Polêmica e mudança no Mundial sub-20

Mesmo enfrentando rivais considerados mais fortes na Europa, Israel conquistou em campo uma vaga para o Mundial sub-20 deste ano, que seria disputado na Indonésia, maior país de maioria muçulmana do mundo, que não tem relações diplomáticas com Israel e apoia a Palestina.

Protestos às vésperas do sorteio dos grupos fizeram a Fifa retirar o torneio da Indonésia, a menos de dois meses da data marcada para o início da competição. A Argentina, país com a maior comunidade judaica da América Latina e com boas relações com Israel, foi escolhida como sede.

Com a bola rolando, Israel foi uma das surpresas da competição.
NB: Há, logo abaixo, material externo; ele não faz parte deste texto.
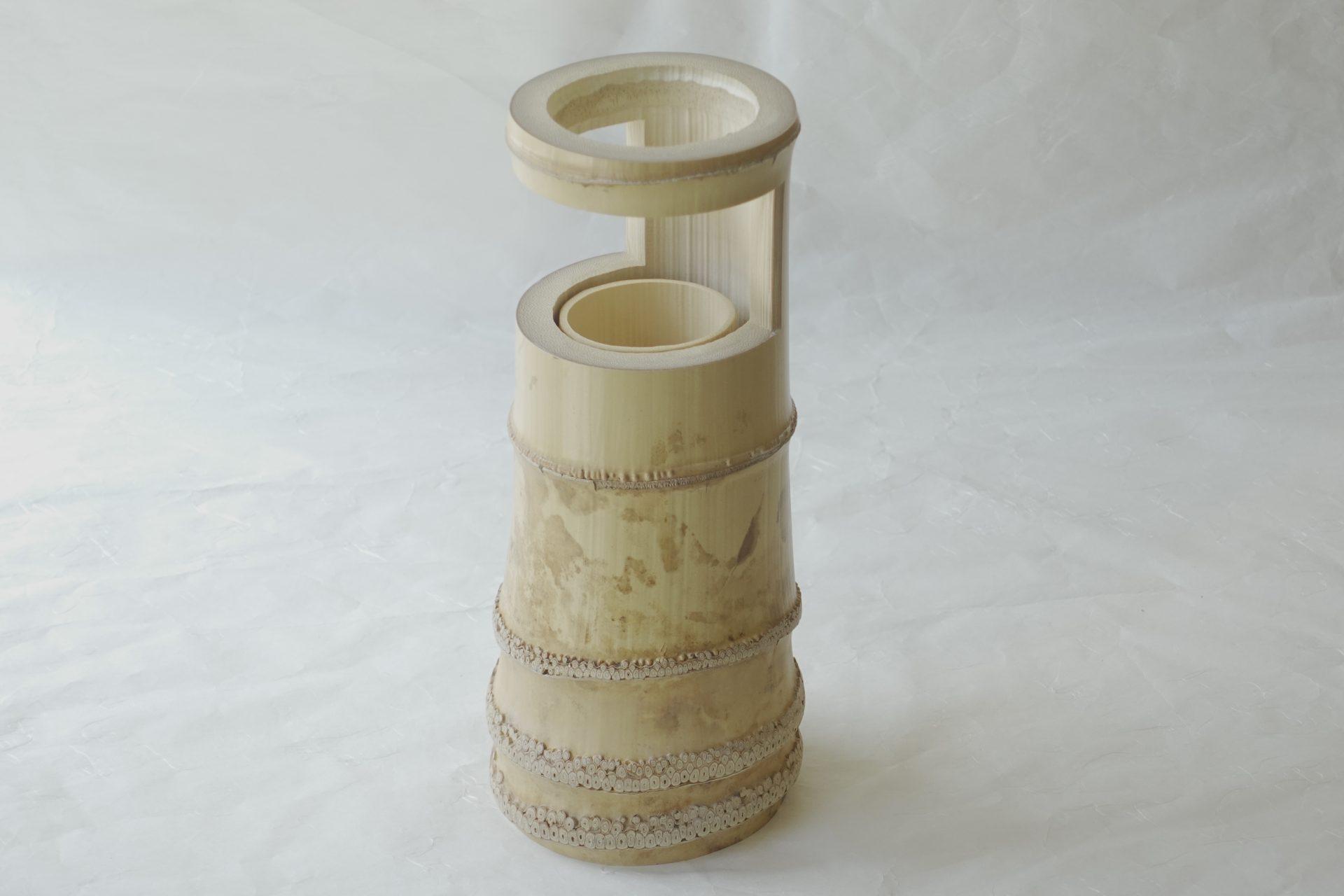 茶道具 茶の湯 茶道 漆器 竹寛 竹製 一重切 花入 掛け花 千利休 小田原 園城寺 同じ形 最も好んだ竹花入の形 白竹 侘びた風情 節 小さな玉 厳選された素材 竹製の筒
A seleção ficou em terceiro lugar, eliminando o Brasil nas quartas de final e perdendo por 1 a 0 nas semifinais para o Uruguai, que acabou ficando com o título.

Durante o torneio, a boa campanha da equipe e a diversidade da seleção, que tinha jogadores de diferentes origens, foram celebradas como uma trégua numa região de conflitos constantes. "Finalmente, houve consenso sobre alguma coisa", escreveu na época o jornalista Herb Keinon, do Jerusalem Post.